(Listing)

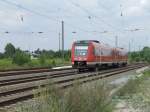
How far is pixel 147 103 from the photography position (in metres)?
15.9

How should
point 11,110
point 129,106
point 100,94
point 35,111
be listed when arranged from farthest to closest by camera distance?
point 129,106, point 11,110, point 100,94, point 35,111

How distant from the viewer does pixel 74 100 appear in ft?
32.8

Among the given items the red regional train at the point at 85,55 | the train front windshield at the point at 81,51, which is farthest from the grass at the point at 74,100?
the train front windshield at the point at 81,51

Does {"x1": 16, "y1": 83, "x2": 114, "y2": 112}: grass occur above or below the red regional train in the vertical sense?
below

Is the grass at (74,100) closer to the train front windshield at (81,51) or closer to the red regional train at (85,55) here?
the red regional train at (85,55)

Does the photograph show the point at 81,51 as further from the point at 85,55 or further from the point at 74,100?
the point at 74,100

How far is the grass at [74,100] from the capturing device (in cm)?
950

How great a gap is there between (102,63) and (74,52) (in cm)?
593

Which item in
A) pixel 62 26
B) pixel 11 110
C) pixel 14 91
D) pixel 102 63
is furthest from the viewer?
pixel 62 26

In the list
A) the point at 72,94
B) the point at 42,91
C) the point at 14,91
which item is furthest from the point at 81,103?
the point at 14,91

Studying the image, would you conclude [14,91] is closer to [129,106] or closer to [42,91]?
[129,106]

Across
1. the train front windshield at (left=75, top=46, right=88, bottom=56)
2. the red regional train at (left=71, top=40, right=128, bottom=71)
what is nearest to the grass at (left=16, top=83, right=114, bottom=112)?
the red regional train at (left=71, top=40, right=128, bottom=71)

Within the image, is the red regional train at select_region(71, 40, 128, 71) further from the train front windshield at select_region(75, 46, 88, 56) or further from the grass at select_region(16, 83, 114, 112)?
the grass at select_region(16, 83, 114, 112)

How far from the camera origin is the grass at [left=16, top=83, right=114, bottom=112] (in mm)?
9500
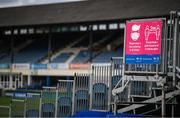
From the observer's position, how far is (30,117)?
18516 mm

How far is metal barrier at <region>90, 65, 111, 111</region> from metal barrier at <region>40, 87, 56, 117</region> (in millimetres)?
2786

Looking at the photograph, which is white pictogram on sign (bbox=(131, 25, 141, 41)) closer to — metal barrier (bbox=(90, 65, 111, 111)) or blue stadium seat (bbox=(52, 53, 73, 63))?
metal barrier (bbox=(90, 65, 111, 111))

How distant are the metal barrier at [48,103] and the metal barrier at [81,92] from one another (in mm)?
1619

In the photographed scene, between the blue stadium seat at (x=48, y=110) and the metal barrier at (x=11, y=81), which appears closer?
the blue stadium seat at (x=48, y=110)

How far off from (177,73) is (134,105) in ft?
5.96

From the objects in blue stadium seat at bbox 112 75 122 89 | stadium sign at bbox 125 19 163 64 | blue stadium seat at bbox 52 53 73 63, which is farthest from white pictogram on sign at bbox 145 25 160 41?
blue stadium seat at bbox 52 53 73 63

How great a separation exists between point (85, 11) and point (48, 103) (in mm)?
20805

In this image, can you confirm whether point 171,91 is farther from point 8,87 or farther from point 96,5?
point 8,87

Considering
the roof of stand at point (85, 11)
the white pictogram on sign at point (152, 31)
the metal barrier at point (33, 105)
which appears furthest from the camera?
the roof of stand at point (85, 11)

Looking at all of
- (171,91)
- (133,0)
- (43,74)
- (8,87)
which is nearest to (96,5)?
(133,0)

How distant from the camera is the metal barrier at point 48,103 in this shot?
17609 mm

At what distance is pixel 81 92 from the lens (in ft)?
52.2

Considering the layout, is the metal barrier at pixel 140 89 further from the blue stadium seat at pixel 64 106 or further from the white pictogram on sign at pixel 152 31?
the blue stadium seat at pixel 64 106

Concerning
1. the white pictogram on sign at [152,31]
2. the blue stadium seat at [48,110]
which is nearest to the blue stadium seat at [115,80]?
the white pictogram on sign at [152,31]
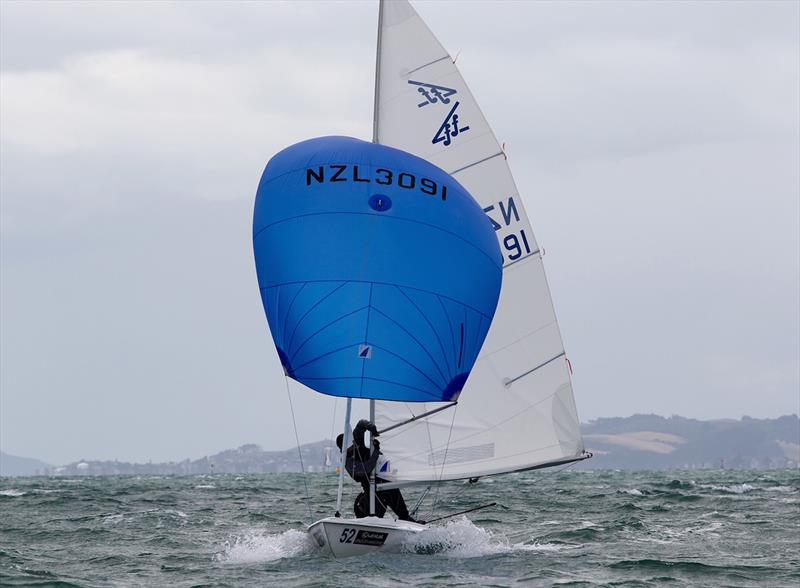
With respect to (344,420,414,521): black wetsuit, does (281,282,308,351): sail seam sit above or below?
above

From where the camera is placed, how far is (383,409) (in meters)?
19.8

◆ **The problem**:
Please return every line of the listing above that contains the string "further".

◆ **Solution to this task**:
Does the photograph show the point at 81,51 as further from the point at 85,55 or further from the point at 74,100?
Within the image, is the red regional train at select_region(71, 40, 128, 71) further from the train front windshield at select_region(75, 46, 88, 56) or further from the grass at select_region(16, 83, 114, 112)?
Considering the layout, is the metal barrier at pixel 140 89 further from the blue stadium seat at pixel 64 106 or further from the white pictogram on sign at pixel 152 31?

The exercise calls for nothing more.